## What needs to be done
Exactly the lines from the one containing "category: robin" through the end of the listing should be written out, both ends included, and nothing more.

## Data records

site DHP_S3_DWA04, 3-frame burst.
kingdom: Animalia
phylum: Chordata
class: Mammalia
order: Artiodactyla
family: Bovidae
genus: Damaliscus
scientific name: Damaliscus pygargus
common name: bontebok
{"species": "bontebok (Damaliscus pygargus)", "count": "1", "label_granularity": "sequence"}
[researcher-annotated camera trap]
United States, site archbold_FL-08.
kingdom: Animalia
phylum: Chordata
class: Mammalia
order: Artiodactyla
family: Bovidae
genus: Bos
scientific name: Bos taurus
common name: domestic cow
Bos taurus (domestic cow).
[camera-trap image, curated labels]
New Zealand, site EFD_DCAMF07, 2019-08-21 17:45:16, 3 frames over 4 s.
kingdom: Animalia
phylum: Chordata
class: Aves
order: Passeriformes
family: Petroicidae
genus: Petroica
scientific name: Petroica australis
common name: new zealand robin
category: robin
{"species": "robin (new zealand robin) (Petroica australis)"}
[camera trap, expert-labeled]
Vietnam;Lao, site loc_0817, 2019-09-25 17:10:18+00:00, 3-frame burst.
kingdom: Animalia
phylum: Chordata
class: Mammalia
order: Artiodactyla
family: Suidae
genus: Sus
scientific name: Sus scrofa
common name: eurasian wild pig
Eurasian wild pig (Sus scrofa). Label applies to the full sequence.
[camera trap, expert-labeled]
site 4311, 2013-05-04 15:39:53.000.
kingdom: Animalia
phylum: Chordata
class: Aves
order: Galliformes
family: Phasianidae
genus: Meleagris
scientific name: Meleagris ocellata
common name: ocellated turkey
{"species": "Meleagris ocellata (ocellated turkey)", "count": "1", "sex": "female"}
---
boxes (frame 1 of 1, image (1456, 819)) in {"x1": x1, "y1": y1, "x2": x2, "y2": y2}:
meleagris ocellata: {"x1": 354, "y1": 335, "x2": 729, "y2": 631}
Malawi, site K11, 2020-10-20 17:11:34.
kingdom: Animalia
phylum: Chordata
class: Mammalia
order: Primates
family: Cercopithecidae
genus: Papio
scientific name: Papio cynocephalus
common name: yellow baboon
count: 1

## Exercise answer
category: robin
{"species": "robin (new zealand robin) (Petroica australis)"}
[camera trap, expert-labeled]
Vietnam;Lao, site loc_0817, 2019-09-25 17:10:18+00:00, 3-frame burst.
kingdom: Animalia
phylum: Chordata
class: Mammalia
order: Artiodactyla
family: Suidae
genus: Sus
scientific name: Sus scrofa
common name: eurasian wild pig
Eurasian wild pig (Sus scrofa). Label applies to the full sequence.
[camera trap, expert-labeled]
site 4311, 2013-05-04 15:39:53.000.
kingdom: Animalia
phylum: Chordata
class: Aves
order: Galliformes
family: Phasianidae
genus: Meleagris
scientific name: Meleagris ocellata
common name: ocellated turkey
{"species": "Meleagris ocellata (ocellated turkey)", "count": "1", "sex": "female"}
---
boxes (frame 1 of 1, image (1456, 819)) in {"x1": x1, "y1": y1, "x2": x2, "y2": y2}:
meleagris ocellata: {"x1": 354, "y1": 335, "x2": 729, "y2": 631}
Malawi, site K11, 2020-10-20 17:11:34.
kingdom: Animalia
phylum: Chordata
class: Mammalia
order: Primates
family: Cercopithecidae
genus: Papio
scientific name: Papio cynocephalus
common name: yellow baboon
count: 1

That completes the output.